The sell-off gathered pace late in the session despite the release of data showing strong increases in Chinese retail sales, industrial production and investment in January-February. It followed a decision by China’s central bank not to ease interest rates to spur economic growth.
Futures for the Dow industrials gained 0.3% while futures for the S&P 500 rose 0.4%.
Prices of oil and other commodities slid as Russian forces pounded the Ukraine capital ahead of another round of talks between the two sides.
Germany’s DAX and the CAC 40 in Paris both fell 1.2%, while Britain’s FTSE 100 declined 0.8%.
Anxiety over the war in Ukraine and an upcoming Federal Reserve meeting on interest rates is keeping markets on edge.
Uncertainty about whether persistently high inflation might stifle the global recovery from the pandemic has caused gyrations in prices for oil, wheat and other commodities produced in the region, bringing day-to-day and hour-to-hour reversals across markets.
“Markets appear to have been trafficking in an odd mix of hope, fear and uncertainty,” Mizuho Bank said in a commentary.
Shares in Hong Kong have sunk to near six-year lows after the neighboring city of Shenzhen was ordered into a shutdown to combat China’s worst COVID-19 outbreak in two years.
The Hang Seng index lost 5.7% to 18,415.08 after wobbling more than 6% lower. The Shanghai Composite gave up 5% to 3,063.97.
“Fears continue to dog stock markets that lockdowns could spread, which would severely impact China’s growth,” Jeffrey Halley of Oanda said in a commentary.
Tokyo’s Nikkei 225 rose 0.2% to 25,346.48, while the Kospi in Seoul gave up 0.9% to 2,621.53. Australia’s S & P / ASX 200 slid 0.7% to 7,097.40 and shares also fell in Taiwan and Bangkok.
Oil prices have tumbled this week, taking some pressure off the inflation sweeping the globe, with a barrel of US crude falling below $ 100 per barrel after touching $ 130 last week.
US crude shed $ 8.01 to $ 95 per barrel in electronic trading on the New York Mercantile Exchange. It tumbled $ 6.32 to $ 103.01 on Monday.
Brent crude, the standard for pricing international oils, gave up $ 7.79 to $ 99.11 per barrel.
In other developments, the London Metal Exchange said trading in nickel will resume Wednesday, just over a week after it was suspended when the price of the metal skyrocketed to over $ 100,000 per tonne.

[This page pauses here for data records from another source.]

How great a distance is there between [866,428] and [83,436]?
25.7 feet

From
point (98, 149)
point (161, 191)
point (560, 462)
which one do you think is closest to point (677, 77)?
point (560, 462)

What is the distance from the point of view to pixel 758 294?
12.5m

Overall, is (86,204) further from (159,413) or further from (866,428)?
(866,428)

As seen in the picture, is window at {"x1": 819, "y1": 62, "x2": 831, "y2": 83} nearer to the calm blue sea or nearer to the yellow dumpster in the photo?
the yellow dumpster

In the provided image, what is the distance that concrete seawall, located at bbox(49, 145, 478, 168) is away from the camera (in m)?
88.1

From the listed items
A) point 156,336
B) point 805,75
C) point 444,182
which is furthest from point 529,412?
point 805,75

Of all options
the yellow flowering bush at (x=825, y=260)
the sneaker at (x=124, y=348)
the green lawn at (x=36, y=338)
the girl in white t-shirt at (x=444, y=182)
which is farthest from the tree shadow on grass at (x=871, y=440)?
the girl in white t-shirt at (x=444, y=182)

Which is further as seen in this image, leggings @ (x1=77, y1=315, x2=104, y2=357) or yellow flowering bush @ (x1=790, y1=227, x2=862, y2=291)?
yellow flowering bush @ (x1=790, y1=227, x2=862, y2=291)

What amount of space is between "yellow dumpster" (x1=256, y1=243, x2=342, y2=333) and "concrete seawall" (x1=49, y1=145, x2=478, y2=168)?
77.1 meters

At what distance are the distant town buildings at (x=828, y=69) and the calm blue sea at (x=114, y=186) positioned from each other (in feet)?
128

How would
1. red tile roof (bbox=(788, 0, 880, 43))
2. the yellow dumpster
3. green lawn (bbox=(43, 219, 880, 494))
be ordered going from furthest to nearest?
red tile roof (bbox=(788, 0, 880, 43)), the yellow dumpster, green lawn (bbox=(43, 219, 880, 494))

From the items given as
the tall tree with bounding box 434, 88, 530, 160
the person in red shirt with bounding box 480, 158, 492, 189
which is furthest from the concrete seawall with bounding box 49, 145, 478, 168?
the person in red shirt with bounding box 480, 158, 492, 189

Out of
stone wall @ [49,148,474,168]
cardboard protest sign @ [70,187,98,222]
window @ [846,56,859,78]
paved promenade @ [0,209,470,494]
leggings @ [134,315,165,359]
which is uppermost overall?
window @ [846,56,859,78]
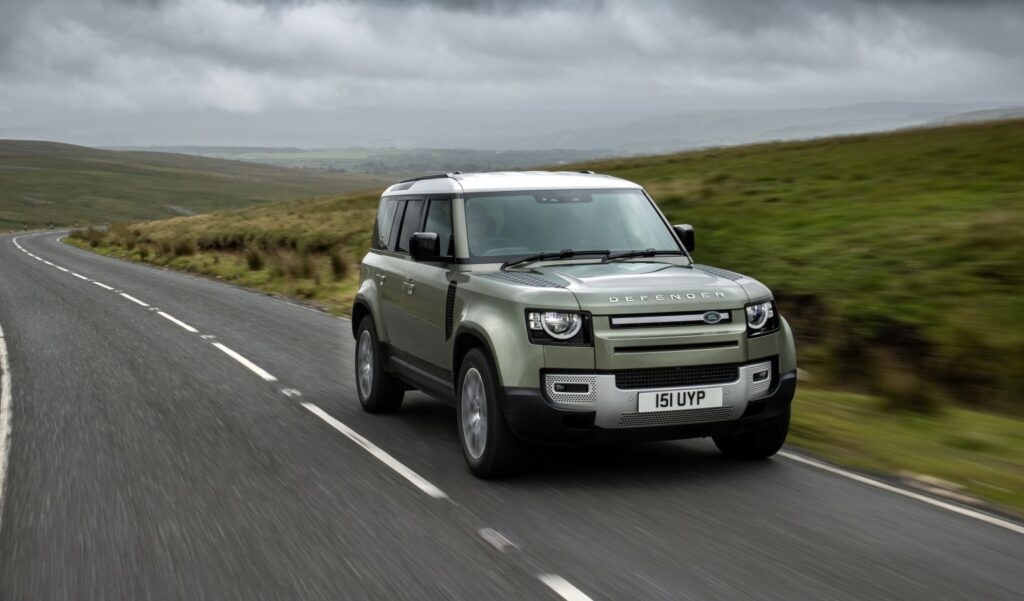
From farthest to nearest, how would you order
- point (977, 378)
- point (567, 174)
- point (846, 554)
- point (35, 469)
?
point (977, 378), point (567, 174), point (35, 469), point (846, 554)

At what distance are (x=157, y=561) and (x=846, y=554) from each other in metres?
3.33

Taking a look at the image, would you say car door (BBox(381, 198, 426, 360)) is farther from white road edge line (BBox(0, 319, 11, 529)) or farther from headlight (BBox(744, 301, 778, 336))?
white road edge line (BBox(0, 319, 11, 529))

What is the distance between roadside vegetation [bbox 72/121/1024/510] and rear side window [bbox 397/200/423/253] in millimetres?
3393

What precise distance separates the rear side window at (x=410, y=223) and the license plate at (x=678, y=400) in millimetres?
2934

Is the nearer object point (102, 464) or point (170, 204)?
point (102, 464)

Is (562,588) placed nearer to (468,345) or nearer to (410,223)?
(468,345)

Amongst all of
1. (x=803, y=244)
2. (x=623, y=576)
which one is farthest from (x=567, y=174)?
(x=803, y=244)

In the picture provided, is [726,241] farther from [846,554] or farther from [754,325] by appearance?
[846,554]

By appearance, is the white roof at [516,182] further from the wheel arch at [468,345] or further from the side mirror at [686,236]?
the wheel arch at [468,345]

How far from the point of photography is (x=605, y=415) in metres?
6.18

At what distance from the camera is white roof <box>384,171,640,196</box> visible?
7.85 m

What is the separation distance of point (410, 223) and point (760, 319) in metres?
3.28

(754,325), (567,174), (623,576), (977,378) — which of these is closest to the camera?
(623,576)

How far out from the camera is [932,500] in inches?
242
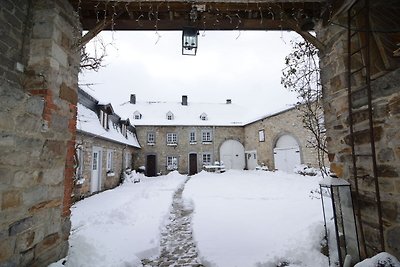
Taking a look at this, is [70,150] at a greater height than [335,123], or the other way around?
[335,123]

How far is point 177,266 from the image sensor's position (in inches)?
148

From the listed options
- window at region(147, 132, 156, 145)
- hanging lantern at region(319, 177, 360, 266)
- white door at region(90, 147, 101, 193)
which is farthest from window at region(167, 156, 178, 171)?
hanging lantern at region(319, 177, 360, 266)

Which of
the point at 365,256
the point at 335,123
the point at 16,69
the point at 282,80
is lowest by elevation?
the point at 365,256

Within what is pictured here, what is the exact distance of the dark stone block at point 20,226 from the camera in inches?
94.4

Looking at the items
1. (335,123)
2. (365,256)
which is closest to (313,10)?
(335,123)

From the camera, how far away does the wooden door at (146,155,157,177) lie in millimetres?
23953

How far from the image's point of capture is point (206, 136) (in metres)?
25.1

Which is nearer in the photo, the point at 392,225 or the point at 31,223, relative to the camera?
the point at 392,225

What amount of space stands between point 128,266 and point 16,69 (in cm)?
296

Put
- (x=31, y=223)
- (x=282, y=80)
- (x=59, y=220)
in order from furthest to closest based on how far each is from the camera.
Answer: (x=282, y=80)
(x=59, y=220)
(x=31, y=223)

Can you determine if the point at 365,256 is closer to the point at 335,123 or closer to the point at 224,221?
the point at 335,123

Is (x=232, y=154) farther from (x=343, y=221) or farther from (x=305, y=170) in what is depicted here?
(x=343, y=221)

The announcement followed a notice from Tsingshan Holding Group, a Chinese metals giant, that it had struck a deal with its creditors on a “standstill arrangement” such that the banks would not make margin calls or close out their positions against it while the company is resolving its nickel margin and settlement requirements.
Russia is the world’s No. 3 producer of nickel. It’s price and that of many other commodities has surged on speculation over possible disruptions to supplies as Russia contends with widening economic sanctions following its invasion of Ukraine.
Investors were already uneasy before the war began because central banks around the world are preparing to shut off the stimulus they pumped into the global economy after the pandemic struck.
The Federal Reserve is expected to raise its key short-term interest rate by a quarter of a percentage point on Wednesday in the first such increase since 2018, pulling the federal funds rate off its record low of nearly zero.
The challenge is to raise rates just quickly and high enough to bat down inflation without overdoing it and causing a recession.
On Monday, the S&P 500 gave up an early gain and closed 0.7% lower while the Dow Jones Industrial Average was essentially unchanged. The Nasdaq fell 2% and the Russell 2000 index slid 1.9%.
In currency deals, the dollar fell to 117.99 Japanese yen from 118.18 yen late Monday. The euro rose to $ 1,0980 from $ 1,0941.